In fact, Untangle’s “2020 SMB IT Security Report” found that a quarter of respondents identified employees who don’t follow the rules as a barrier to IT security.

That’s unfortunate because that makes them even more susceptible to increasingly sophisticated attacks that take unexpected twists and turns. “Threat actors use evasive ways to gain a foothold in an organization’s network, and their evasive ways enable them to keep under the radar for detection tools while they can live inside the organization network for a long time, stealing the necessary data,” says Bobritsky. “In the past, most of the attackers waited only for the right moment to encrypt the data and ask for ransom, but now they are using stolen data for business purposes or for asking for higher ransom with the threat of publishing the sensitive data.”

Some attackers “use malware that can wander around the internet for a while until they find themselves in a place they can be triggered,” he adds.

Others aim attacks on specific businesses, plying weaknesses including remote connection, emails with malicious files or even using legitimate software against a wide variety of organizations, from finance to manufacturing.

Doing Security Better

Despite the monumental and growing threats against them, however, organizations can increase the odds that their security won’t fail in the face of increasingly sophisticated and frequent attacks. “They put dependence on compliance and controls and they don’t do the No. 1 thing they should be doing,” says Maley. “And that’s looking to things— looking inside their networks to see if the bad actors are there and looking outside their networks to see how bad actors look at them and how they’re going to try to get in.”

There are specific tried and true actions security teams should take as well. “It is imperative that IT administrators follow best practices as well as training their employees to do so,” says Paunet. “For example, in the Pulse Secure attack, not only did attackers find and exploit the newly discovered vulnerability, but they were also able to exploit three further vulnerabilities by looking for organizations that had not followed best practices to keep software up to date.”

Pulse Secure had already addressed those other vulnerabilities and they “would not have been exploitable if the organizations had upgraded their systems,” she says.

Paunet recommends that companies take the following steps to combat failings and strengthen their network security:

  • Require the use of VPN technologies for remote workers.
  • Follow strict onboarding and offboarding as employees join and leave a company to ensure access is only given if needed and revoked immediately as they leave.
  • Segregate network access to ensure employees are only given access to the systems that they need.
  • Continuously train employees.
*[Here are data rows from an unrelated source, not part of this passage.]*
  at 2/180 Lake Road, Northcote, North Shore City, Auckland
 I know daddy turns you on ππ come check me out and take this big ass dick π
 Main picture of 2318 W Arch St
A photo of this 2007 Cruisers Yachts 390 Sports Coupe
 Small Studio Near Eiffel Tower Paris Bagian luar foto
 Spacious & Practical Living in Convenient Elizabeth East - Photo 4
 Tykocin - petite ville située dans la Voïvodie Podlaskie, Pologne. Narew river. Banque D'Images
As security adversaries find new ways to infiltrate networks, keeping employees trained will strengthen your network security.
  • Keep up on the latest technologies by keeping all systems up to date on the latest version.
  • Deploy multiple security layers of protection. If a bad actor does get through the strongest barriers, having multiple security layers provides protection to help isolate the threat and minimize the impact.
  • Upskill current employees to retain current talented workers and keep their skills one step ahead of cybercriminals.
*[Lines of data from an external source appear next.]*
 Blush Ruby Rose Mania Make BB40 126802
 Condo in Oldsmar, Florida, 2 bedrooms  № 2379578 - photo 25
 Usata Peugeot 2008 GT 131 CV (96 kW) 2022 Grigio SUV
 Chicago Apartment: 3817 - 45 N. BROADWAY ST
Reducing the time to detect and contain a breach is critical, as well. According to White Hat Security’s “AppSec Stats Flash” report, the window of exposure for apps is increasing across most business sectors. In utilities, the average time to fix a critical vulnerability reached an all-time high of 197 days this spring.

“The industry should adopt a new approach and technologies, scalable, that are built to prevent modern threats before any damage has been done, at the beachhead stage—solutions that will enable organizations of any size to deal with modern cyber threats regardless of their team’s size, skill set and toolset,” says Bobritsky.

But real change and success will come when security is no longer an afterthought.

“It isn’t until we cook in security from the beginning and come to terms that the people developing these technologies have some liability for the risks that they insist others accept will we ever see any meaningful change,” says Bambenek.